But the biggest hurdle will be defining the federated governance that will be necessary to provide business domains the autonomy for building and managing the lifecycles of their data products while ensuring conformance with corporate standards, policies, and regulatory mandates regarding data quality, privacy, security, and so on.
There are challenges at the people level — achieving federated governance in practice will be trial and error, and in many organizations, requiring culture change. And in the embrace of data mesh, will teams get carried away proliferating data products to the point where they start overlapping and duplicating each other? How do you define a policy for that? Then there are technology limitations — is the self-service technology for “self-registration” or data products with built-in observability and discoverability ready for prime time? And by the way, whose data catalog will be used — as most organizations are likely to have multiple catalogs.
That said, 2023 will continue to be a learning process for data mesh. The debate will remain live, and nope, we won’t be able to declare victory in 12 months from now and move on.

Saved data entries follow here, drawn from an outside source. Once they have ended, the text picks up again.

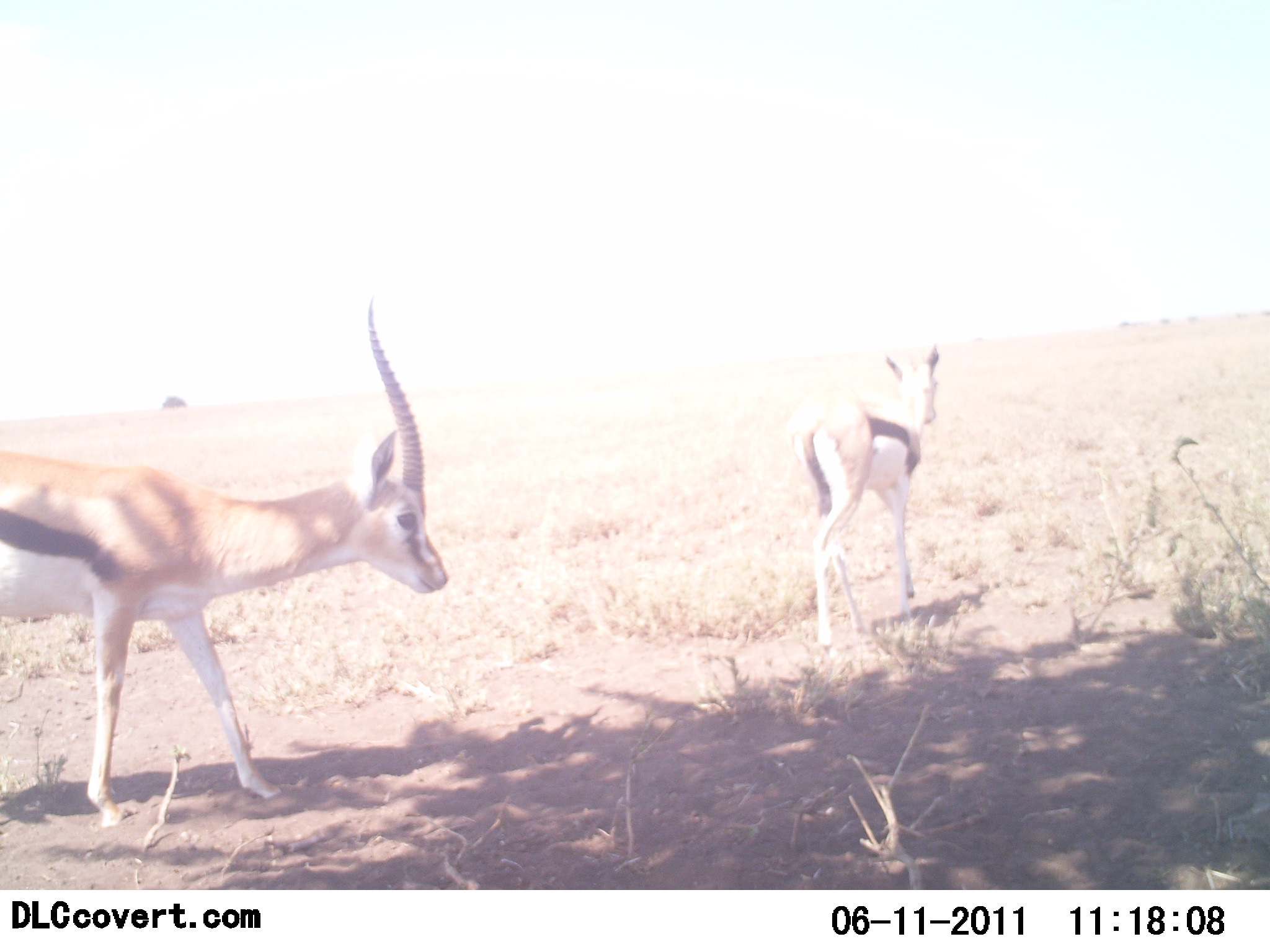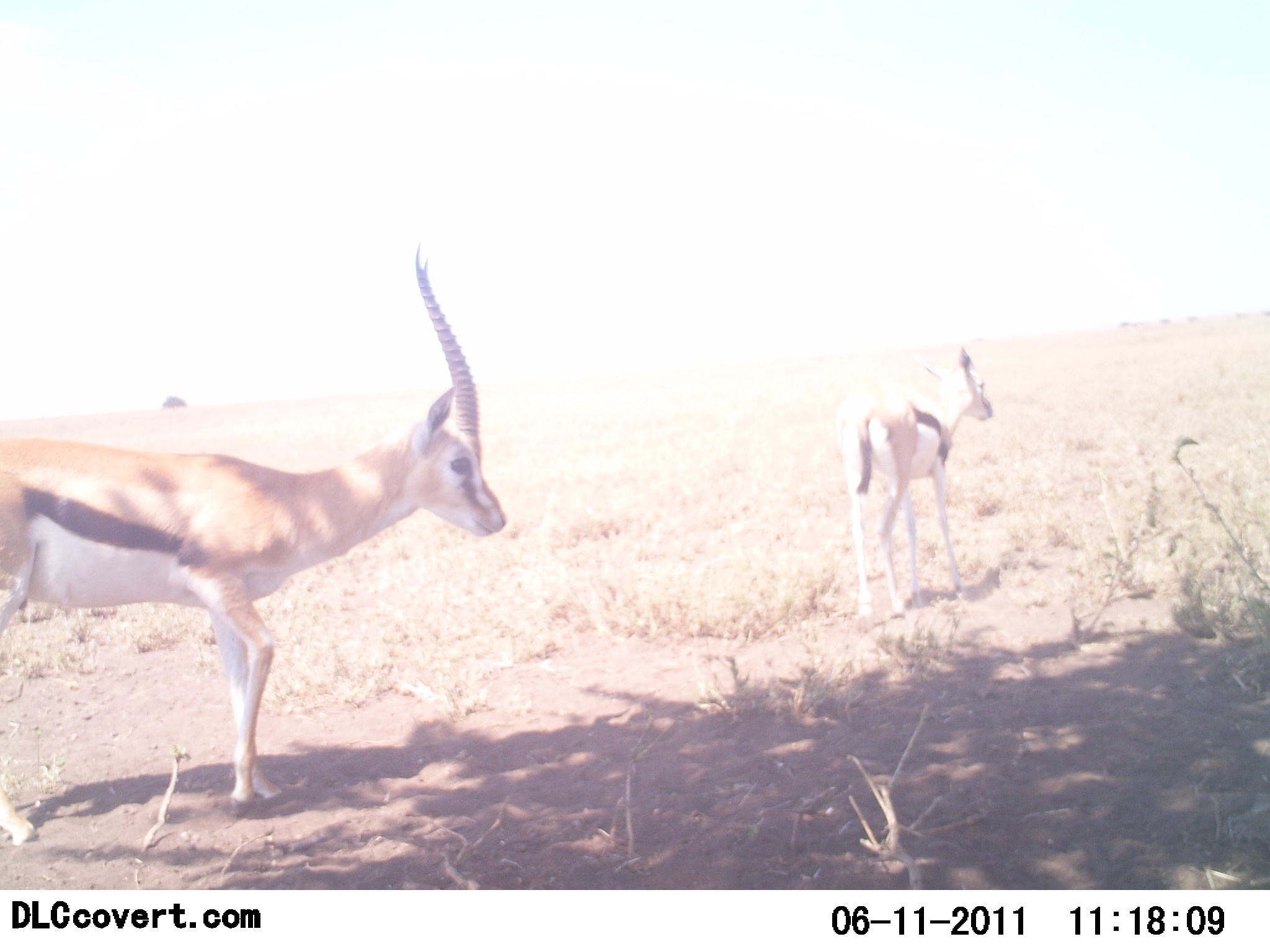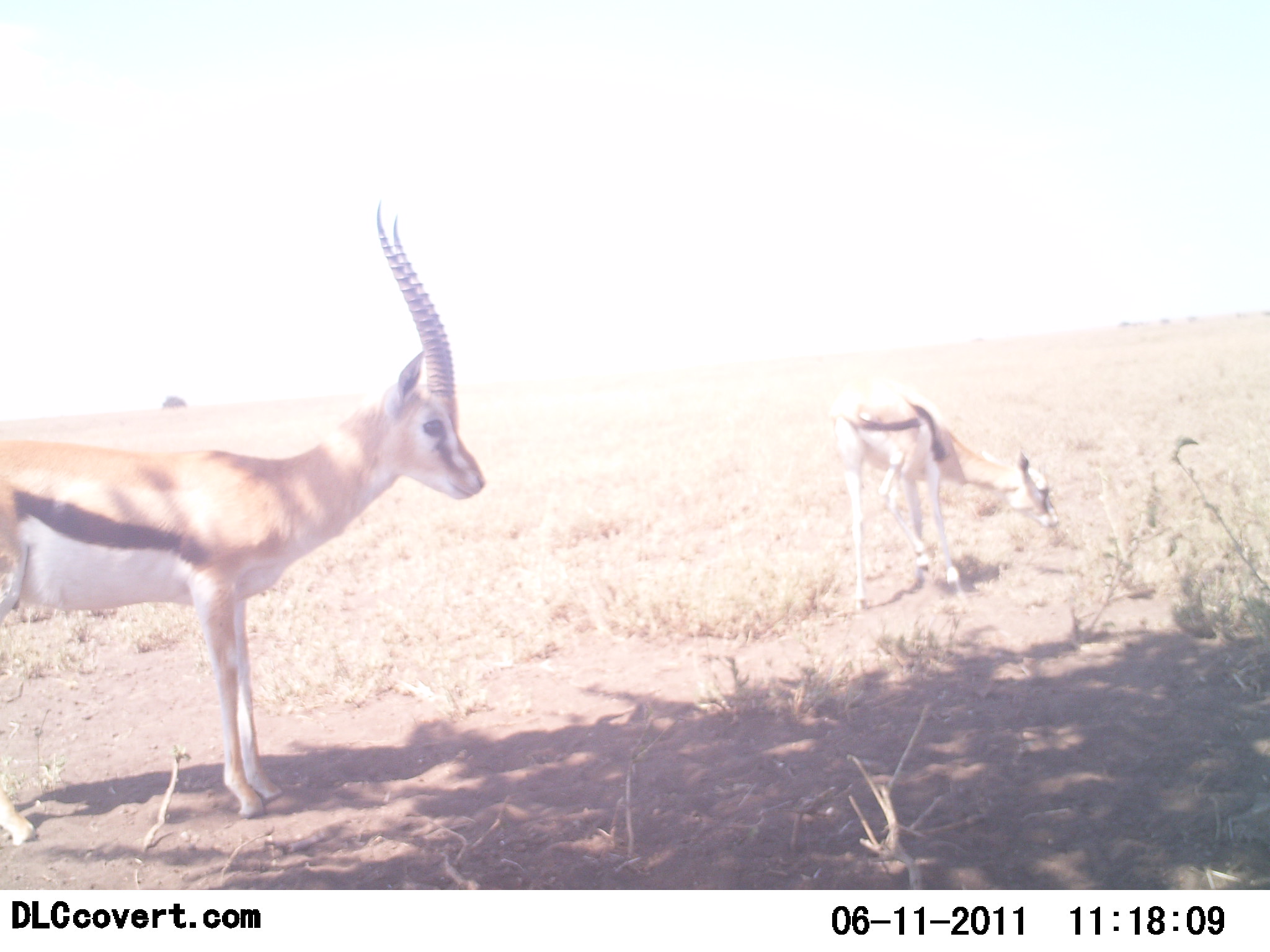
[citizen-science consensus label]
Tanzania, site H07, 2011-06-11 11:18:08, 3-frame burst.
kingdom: Animalia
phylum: Chordata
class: Mammalia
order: Artiodactyla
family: Bovidae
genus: Eudorcas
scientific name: Eudorcas thomsonii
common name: thomson's gazelle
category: gazellethomsons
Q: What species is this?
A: Gazellethomsons (thomson's gazelle) (Eudorcas thomsonii).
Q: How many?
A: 2.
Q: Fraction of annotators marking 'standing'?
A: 70%.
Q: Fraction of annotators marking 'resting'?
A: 0%.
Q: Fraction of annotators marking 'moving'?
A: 50%.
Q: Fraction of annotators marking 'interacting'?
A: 0%.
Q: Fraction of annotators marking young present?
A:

Data Lakehouse: Revenge of the SQL Nerds
Over the past year, we’ve seen a considerable acceleration in the building of a new commercial ecosystem around data lakehouses. That shouldn’t be surprising given the uptake during 2022 in Google search activity.
An idea that’s been percolating for roughly five years, as the name implies the data lakehouse is the hybrid of the data warehouse and data lake. It’s supposed to deliver the best of both worlds: the scale and flexibility of the data lake with the SLAs, repeatability, and mature governance of the data warehouse.
As a term first popularized by Databricks in 2019, the trigger for data lakehouses was the need to bring ACID transactions to the data lake. It was not to transform it into a transaction database necessarily, but rather, to build confidence that the data in the data lake is current and not corrupted. It imposes a software-defined table structure atop cloud object storage. With that table structure, you get lots of other goodies, such as improved performance that can approach that of data warehouses, and more granular governance going as far down, not only to column, but also row level.
Just as open source commoditized core infrastructure, from the OS to the file system and container orchestration levels, it could have the same effect on data warehouses, where differentiation moves up the stack from underlying table structure to the analytic engine.
While there are proprietary data lakehouse table structures, introduced by AWS, Oracle, and Teradata, a hive of activity (pun intended) has surfaced on the open source side where there are three competing formats: Delta Lake, introduced by Databricks, along with community-originated Apache Hudi and Apache Iceberg. It has become the newest battleground between Databricks and Snowflake, as Databricks finally open sourced the remainder of the Delta Lake project, and Snowflake going all in on Iceberg.
And support for the lakehouse is coming from the hyperscalers, with AWS and Google Cloud announcing plans for the rollout of support for Iceberg across their analytics portfolios. Down the pike, they will also support Delta Lake and, later on, eventually Hudi. Keep your eyes on Delta Lake and Iceberg, as they have the headstart on building commercial ecosystems. But also keep your eyes on where established names including IBM, Microsoft, Oracle, SAP, SAS, and Teradata place their bets. We expect them to plant their stakes in the ground this year.
While the data lakehouse is intended for all comers — SQL developers and Python programmers alike — the bulk of the appeal is likely to be with the SQL community as the lakehouse imposes a relational schema on the data lake. In 2023, we expect to see an uptake in lakehouse proof of concepts. In the long run, lakehouses will not replace data lakes, where data scientists need the freedom to roam without the encumbrances of relational table structures for spotting patterns and developing models; neither will they replace specialized data warehouses or data marts created specifically for reporting. But we expect that lakehouses will in the long run coopt enterprise data warehouses with their support for polyglot data, analytics, and in-database machine learning.